| Task requirements |
Copy out the entries exactly, from the first line to the last.

| Extracted data |
━━━━━━━━━━━━━━━━
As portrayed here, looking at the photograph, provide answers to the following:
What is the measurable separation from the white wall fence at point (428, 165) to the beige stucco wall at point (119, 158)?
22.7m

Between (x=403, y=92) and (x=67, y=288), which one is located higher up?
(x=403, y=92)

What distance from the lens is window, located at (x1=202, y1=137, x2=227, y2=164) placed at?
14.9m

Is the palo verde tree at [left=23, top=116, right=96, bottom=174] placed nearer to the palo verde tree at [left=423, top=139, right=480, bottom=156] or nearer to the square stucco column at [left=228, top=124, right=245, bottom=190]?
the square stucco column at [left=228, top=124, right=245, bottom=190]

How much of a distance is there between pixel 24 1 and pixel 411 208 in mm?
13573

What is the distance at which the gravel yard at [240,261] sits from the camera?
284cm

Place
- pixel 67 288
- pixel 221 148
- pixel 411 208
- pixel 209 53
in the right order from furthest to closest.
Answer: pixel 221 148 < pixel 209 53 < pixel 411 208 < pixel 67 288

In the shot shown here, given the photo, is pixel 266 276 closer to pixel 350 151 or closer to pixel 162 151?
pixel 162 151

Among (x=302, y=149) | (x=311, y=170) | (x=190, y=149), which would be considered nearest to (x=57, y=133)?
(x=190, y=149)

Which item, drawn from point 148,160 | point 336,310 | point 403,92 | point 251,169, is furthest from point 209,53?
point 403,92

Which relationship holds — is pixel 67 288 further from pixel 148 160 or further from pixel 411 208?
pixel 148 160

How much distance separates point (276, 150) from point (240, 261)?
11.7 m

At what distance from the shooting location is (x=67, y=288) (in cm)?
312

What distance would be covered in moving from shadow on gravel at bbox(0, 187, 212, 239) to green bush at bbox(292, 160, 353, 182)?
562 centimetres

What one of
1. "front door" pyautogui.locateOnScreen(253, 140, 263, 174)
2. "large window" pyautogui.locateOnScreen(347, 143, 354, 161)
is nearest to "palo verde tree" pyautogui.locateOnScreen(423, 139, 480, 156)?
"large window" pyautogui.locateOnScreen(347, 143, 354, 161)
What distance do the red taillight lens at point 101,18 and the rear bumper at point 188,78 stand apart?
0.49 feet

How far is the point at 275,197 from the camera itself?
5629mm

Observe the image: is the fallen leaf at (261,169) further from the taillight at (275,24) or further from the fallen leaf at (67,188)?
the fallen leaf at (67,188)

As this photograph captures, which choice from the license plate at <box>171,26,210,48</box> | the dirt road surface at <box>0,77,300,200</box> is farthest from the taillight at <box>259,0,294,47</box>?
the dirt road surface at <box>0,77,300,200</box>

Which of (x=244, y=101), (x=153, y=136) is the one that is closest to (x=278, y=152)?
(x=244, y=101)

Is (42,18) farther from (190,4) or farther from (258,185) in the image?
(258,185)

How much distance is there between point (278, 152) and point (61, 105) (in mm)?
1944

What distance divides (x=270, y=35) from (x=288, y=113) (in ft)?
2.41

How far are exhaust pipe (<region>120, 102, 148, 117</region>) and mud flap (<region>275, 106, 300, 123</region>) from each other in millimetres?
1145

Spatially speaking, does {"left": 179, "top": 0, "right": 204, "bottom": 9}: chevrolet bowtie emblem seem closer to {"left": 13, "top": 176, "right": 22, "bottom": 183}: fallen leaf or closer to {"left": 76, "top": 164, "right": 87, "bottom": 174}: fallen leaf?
━━━━━━━━━━━━━━━━
| Worked answer |
As portrayed here, looking at the photograph, provide answers to the following:
What is the measurable separation from the white wall fence at point (428, 165) to the beige stucco wall at point (119, 158)?
22.7m

Between (x=403, y=92) and (x=67, y=288), which one is located higher up?
(x=403, y=92)

What distance from the lens is window, located at (x1=202, y1=137, x2=227, y2=164) placed at?
14.9m

Is the palo verde tree at [left=23, top=116, right=96, bottom=174] placed nearer to the palo verde tree at [left=423, top=139, right=480, bottom=156] or nearer to the square stucco column at [left=228, top=124, right=245, bottom=190]?
the square stucco column at [left=228, top=124, right=245, bottom=190]

How much of a distance is there between pixel 24 1 and pixel 411 208 in mm?
13573

What is the distance at which the gravel yard at [240,261] sits from the camera?
284cm

Place
- pixel 67 288
- pixel 221 148
- pixel 411 208
- pixel 209 53
in the right order from furthest to closest.
Answer: pixel 221 148 < pixel 209 53 < pixel 411 208 < pixel 67 288

In the shot shown here, given the photo, is pixel 266 276 closer to pixel 350 151 or closer to pixel 162 151?
pixel 162 151

Among (x=302, y=149) | (x=311, y=170) | (x=190, y=149), which would be considered nearest to (x=57, y=133)?
(x=190, y=149)

Which item, drawn from point 148,160 | point 336,310 | point 403,92 | point 251,169, is furthest from point 209,53?
point 403,92

Which relationship holds — is pixel 67 288 further from pixel 148 160 or further from pixel 411 208?
pixel 148 160

How much distance separates point (276, 150) from point (240, 261)?
11.7 m

At what distance from the shooting location is (x=67, y=288) (in cm)?
312

What distance would be covered in moving from shadow on gravel at bbox(0, 187, 212, 239) to green bush at bbox(292, 160, 353, 182)?
562 centimetres

What one of
1. "front door" pyautogui.locateOnScreen(253, 140, 263, 174)
2. "large window" pyautogui.locateOnScreen(347, 143, 354, 161)
is nearest to "palo verde tree" pyautogui.locateOnScreen(423, 139, 480, 156)?
"large window" pyautogui.locateOnScreen(347, 143, 354, 161)
What distance do the red taillight lens at point 101,18 and the rear bumper at point 188,78 stand apart?
0.49 feet

How far is the point at 275,197 from the camera itself?
5629mm

Observe the image: is the fallen leaf at (261,169) further from the taillight at (275,24) or further from the fallen leaf at (67,188)?
the fallen leaf at (67,188)

As this photograph captures, which choice from the license plate at <box>171,26,210,48</box> | the dirt road surface at <box>0,77,300,200</box> is farthest from the taillight at <box>259,0,294,47</box>?
the dirt road surface at <box>0,77,300,200</box>

Which of (x=244, y=101), (x=153, y=136) is the one that is closest to (x=278, y=152)?
(x=244, y=101)

Is (42,18) farther from (190,4) or farther from (258,185) in the image?
(258,185)

How much distance is there between point (278, 152) and point (61, 105) (in mm)?
1944

What distance divides (x=270, y=35) from (x=288, y=113) (in ft)?
2.41

How far are exhaust pipe (<region>120, 102, 148, 117</region>) and mud flap (<region>275, 106, 300, 123</region>) from each other in millimetres?
1145

Spatially speaking, does {"left": 179, "top": 0, "right": 204, "bottom": 9}: chevrolet bowtie emblem seem closer to {"left": 13, "top": 176, "right": 22, "bottom": 183}: fallen leaf or closer to {"left": 76, "top": 164, "right": 87, "bottom": 174}: fallen leaf?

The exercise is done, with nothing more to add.